*Exercise objective:* Edit the lines below so that every "grandstand roof" becomes "stadium roof", with nothing else changed. Leave the pictures out of your answer.

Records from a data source
==========

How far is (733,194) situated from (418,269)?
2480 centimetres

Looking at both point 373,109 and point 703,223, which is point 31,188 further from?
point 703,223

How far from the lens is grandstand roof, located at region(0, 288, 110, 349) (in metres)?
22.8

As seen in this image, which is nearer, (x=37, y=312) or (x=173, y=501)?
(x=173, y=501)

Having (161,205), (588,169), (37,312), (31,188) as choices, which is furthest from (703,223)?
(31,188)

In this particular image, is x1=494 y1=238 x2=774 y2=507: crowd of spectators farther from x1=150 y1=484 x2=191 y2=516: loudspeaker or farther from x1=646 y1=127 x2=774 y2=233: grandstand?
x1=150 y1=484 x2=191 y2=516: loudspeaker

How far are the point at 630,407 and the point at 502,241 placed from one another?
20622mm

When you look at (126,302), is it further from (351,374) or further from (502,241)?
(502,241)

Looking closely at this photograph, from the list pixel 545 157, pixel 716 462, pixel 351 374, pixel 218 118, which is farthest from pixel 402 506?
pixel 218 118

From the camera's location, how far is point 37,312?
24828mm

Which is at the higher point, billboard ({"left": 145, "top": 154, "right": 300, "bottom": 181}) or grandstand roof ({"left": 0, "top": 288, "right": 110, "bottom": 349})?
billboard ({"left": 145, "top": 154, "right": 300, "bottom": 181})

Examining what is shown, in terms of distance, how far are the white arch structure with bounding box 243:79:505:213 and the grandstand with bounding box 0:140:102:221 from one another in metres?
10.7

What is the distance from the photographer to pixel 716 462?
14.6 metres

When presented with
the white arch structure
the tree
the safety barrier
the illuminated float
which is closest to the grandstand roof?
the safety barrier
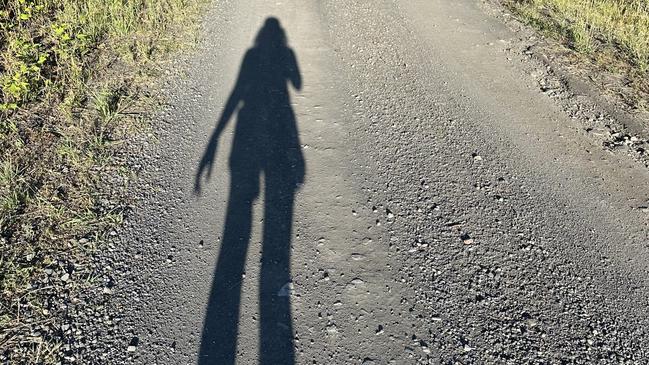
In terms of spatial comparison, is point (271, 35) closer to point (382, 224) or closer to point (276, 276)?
point (382, 224)

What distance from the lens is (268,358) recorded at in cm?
342

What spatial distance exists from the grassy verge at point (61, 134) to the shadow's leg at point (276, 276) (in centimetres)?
129

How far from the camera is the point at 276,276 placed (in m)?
3.97

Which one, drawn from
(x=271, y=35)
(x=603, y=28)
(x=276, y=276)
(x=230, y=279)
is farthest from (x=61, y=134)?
(x=603, y=28)

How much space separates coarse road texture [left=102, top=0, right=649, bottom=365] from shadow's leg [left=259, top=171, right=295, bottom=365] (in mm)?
14

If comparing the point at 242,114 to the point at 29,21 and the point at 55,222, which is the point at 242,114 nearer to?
the point at 55,222

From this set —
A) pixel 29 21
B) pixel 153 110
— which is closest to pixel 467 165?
pixel 153 110

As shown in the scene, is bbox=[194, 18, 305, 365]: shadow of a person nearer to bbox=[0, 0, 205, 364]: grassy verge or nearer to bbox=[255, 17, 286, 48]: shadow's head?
bbox=[255, 17, 286, 48]: shadow's head

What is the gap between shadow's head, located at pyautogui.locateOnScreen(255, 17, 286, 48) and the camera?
7.33 meters

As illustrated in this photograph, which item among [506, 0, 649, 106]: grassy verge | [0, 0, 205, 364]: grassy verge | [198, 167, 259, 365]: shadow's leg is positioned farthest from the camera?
[506, 0, 649, 106]: grassy verge

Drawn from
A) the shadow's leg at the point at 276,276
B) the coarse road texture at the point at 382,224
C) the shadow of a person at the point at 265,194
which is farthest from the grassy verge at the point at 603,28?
the shadow's leg at the point at 276,276

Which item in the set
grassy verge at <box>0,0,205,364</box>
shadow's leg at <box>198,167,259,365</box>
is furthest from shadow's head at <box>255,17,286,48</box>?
shadow's leg at <box>198,167,259,365</box>

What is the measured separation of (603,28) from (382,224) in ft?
17.0

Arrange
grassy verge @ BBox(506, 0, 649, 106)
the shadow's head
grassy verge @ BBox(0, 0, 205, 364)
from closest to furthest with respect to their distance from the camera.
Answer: grassy verge @ BBox(0, 0, 205, 364) < grassy verge @ BBox(506, 0, 649, 106) < the shadow's head
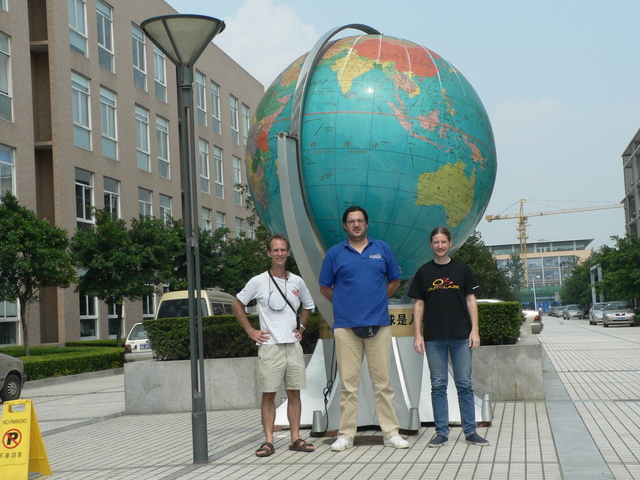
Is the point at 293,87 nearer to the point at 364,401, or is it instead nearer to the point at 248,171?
the point at 248,171

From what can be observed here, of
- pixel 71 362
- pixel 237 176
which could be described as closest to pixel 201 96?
pixel 237 176

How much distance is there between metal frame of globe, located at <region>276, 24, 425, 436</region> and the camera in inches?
315

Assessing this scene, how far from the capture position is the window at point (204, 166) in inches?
1670

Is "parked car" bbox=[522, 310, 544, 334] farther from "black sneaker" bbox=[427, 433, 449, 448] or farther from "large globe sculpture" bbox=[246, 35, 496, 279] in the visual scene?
"black sneaker" bbox=[427, 433, 449, 448]

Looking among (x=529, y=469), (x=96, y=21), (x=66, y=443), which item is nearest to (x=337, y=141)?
(x=529, y=469)

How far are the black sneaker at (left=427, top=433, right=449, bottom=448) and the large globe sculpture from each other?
2126 millimetres

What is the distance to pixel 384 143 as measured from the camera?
8.09 metres

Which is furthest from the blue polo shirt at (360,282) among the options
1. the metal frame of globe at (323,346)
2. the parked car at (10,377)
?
the parked car at (10,377)

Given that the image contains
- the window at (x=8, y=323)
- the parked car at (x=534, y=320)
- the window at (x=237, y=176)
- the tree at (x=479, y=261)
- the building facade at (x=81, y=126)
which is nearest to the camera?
the window at (x=8, y=323)

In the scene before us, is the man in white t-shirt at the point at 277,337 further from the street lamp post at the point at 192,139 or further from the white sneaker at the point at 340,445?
the street lamp post at the point at 192,139

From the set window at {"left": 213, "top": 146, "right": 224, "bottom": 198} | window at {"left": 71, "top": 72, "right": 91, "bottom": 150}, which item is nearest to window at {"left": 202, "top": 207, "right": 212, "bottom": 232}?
window at {"left": 213, "top": 146, "right": 224, "bottom": 198}

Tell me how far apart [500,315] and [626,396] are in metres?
1.90

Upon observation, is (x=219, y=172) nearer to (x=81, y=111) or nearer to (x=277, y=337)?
(x=81, y=111)

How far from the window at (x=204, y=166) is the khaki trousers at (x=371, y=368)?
35.5m
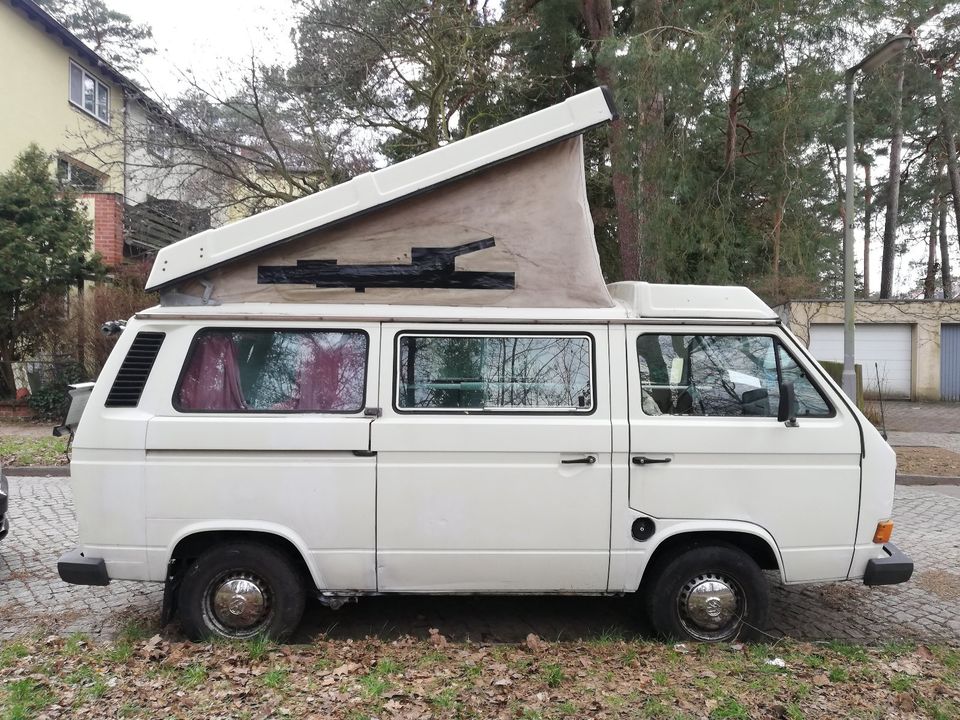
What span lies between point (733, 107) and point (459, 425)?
31.0 feet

==========

*Complete answer:*
How far is (733,194) situated from (418,269)?
2480 centimetres

Looking at both point 373,109 and point 703,223, which is point 31,188 further from?
point 703,223

How far from the lens is stadium roof, located at region(0, 288, 110, 349) (in metres)?
22.8

As seen in this image, which is nearer, (x=37, y=312) or (x=173, y=501)?
(x=173, y=501)

Having (161,205), (588,169), (37,312), (31,188) as choices, which is furthest from (703,223)?
(31,188)

In this particular image, is x1=494 y1=238 x2=774 y2=507: crowd of spectators farther from x1=150 y1=484 x2=191 y2=516: loudspeaker or farther from x1=646 y1=127 x2=774 y2=233: grandstand?
x1=150 y1=484 x2=191 y2=516: loudspeaker

How far are the point at 630,407 and the point at 502,241 placed from one another?
20622mm

When you look at (126,302), is it further from (351,374) or further from (502,241)?
(502,241)

Looking closely at this photograph, from the list pixel 545 157, pixel 716 462, pixel 351 374, pixel 218 118, which is farthest from pixel 402 506?
pixel 218 118

From the camera's location, how far is point 37,312?
24828mm

Which is at the higher point, billboard ({"left": 145, "top": 154, "right": 300, "bottom": 181}) or stadium roof ({"left": 0, "top": 288, "right": 110, "bottom": 349})?
billboard ({"left": 145, "top": 154, "right": 300, "bottom": 181})

Examining what is shown, in terms of distance, how far are the white arch structure with bounding box 243:79:505:213 and the grandstand with bounding box 0:140:102:221 from one another in metres?
10.7

What is the distance from the photographer to pixel 716 462?
14.6 metres

When presented with
the white arch structure
the tree
the safety barrier
the illuminated float
which is closest to the stadium roof?
the safety barrier
In terms of spatial comparison, is point (271, 35) closer to point (382, 224) or closer to point (276, 276)?
point (382, 224)

What distance from the lens is (268,358) recorded at in cm?
342

What spatial distance exists from the grassy verge at point (61, 134) to the shadow's leg at point (276, 276) (in centimetres)?
129

How far from the camera is the point at 276,276 placed (in m)?
3.97

Which one, drawn from
(x=271, y=35)
(x=603, y=28)
(x=276, y=276)
(x=230, y=279)
is farthest from (x=61, y=134)?
(x=603, y=28)

How much space separates coarse road texture [left=102, top=0, right=649, bottom=365] from shadow's leg [left=259, top=171, right=295, bottom=365] (in mm)?
14

If comparing the point at 242,114 to the point at 29,21 and the point at 55,222, which is the point at 242,114 nearer to?
the point at 55,222

From this set —
A) pixel 29 21
B) pixel 153 110
— which is closest to pixel 467 165?
pixel 153 110

As shown in the scene, is bbox=[194, 18, 305, 365]: shadow of a person nearer to bbox=[0, 0, 205, 364]: grassy verge or nearer to bbox=[255, 17, 286, 48]: shadow's head?
bbox=[255, 17, 286, 48]: shadow's head

What is the gap between shadow's head, located at pyautogui.locateOnScreen(255, 17, 286, 48) and the camera?
7.33 meters

As illustrated in this photograph, which item among [506, 0, 649, 106]: grassy verge | [0, 0, 205, 364]: grassy verge | [198, 167, 259, 365]: shadow's leg is positioned farthest from the camera?
[506, 0, 649, 106]: grassy verge

Drawn from
A) the shadow's leg at the point at 276,276
B) the coarse road texture at the point at 382,224
C) the shadow of a person at the point at 265,194
which is farthest from the grassy verge at the point at 603,28?
the shadow's leg at the point at 276,276

Which item in the set
grassy verge at <box>0,0,205,364</box>
shadow's leg at <box>198,167,259,365</box>
is furthest from shadow's head at <box>255,17,286,48</box>?
shadow's leg at <box>198,167,259,365</box>

What is the measured separation of (603,28) from (382,224) in ft?
17.0

Arrange
grassy verge @ BBox(506, 0, 649, 106)
the shadow's head
grassy verge @ BBox(0, 0, 205, 364)
from closest to furthest with respect to their distance from the camera.
Answer: grassy verge @ BBox(0, 0, 205, 364) < grassy verge @ BBox(506, 0, 649, 106) < the shadow's head
Is the point at 293,87 nearer to the point at 364,401, or is it instead nearer to the point at 248,171?
the point at 248,171

From what can be observed here, of
- pixel 71 362
- pixel 237 176
which could be described as closest to pixel 201 96?
pixel 237 176

How much distance is there between metal frame of globe, located at <region>276, 24, 425, 436</region> and the camera in inches?
315

Assessing this scene, how far from the capture position is the window at point (204, 166) in inches?
1670

Is "parked car" bbox=[522, 310, 544, 334] farther from "black sneaker" bbox=[427, 433, 449, 448] or farther from "large globe sculpture" bbox=[246, 35, 496, 279] in the visual scene?
"black sneaker" bbox=[427, 433, 449, 448]

Looking among (x=529, y=469), (x=96, y=21), (x=66, y=443), which item is nearest to (x=337, y=141)?
(x=529, y=469)

How far are the black sneaker at (left=427, top=433, right=449, bottom=448) and the large globe sculpture from each other?
2126 millimetres

What is the distance to pixel 384 143 as measured from the camera?
8.09 metres

Which is furthest from the blue polo shirt at (360,282) among the options
1. the metal frame of globe at (323,346)
2. the parked car at (10,377)
?
the parked car at (10,377)

Given that the image contains
- the window at (x=8, y=323)
- the parked car at (x=534, y=320)
- the window at (x=237, y=176)
- the tree at (x=479, y=261)
- the building facade at (x=81, y=126)
which is nearest to the camera?
the window at (x=8, y=323)

In the scene before us, is the man in white t-shirt at the point at 277,337 further from the street lamp post at the point at 192,139 or further from the white sneaker at the point at 340,445?
the street lamp post at the point at 192,139

From the set window at {"left": 213, "top": 146, "right": 224, "bottom": 198} | window at {"left": 71, "top": 72, "right": 91, "bottom": 150}, which item is nearest to window at {"left": 202, "top": 207, "right": 212, "bottom": 232}?
window at {"left": 213, "top": 146, "right": 224, "bottom": 198}

Tell me how far apart [500,315] and [626,396] are in metres?
1.90

Upon observation, is (x=219, y=172) nearer to (x=81, y=111) or nearer to (x=277, y=337)?
(x=81, y=111)

How far from the window at (x=204, y=166) is the khaki trousers at (x=371, y=368)?
35.5m
What span lies between point (733, 107) and point (459, 425)?
31.0 feet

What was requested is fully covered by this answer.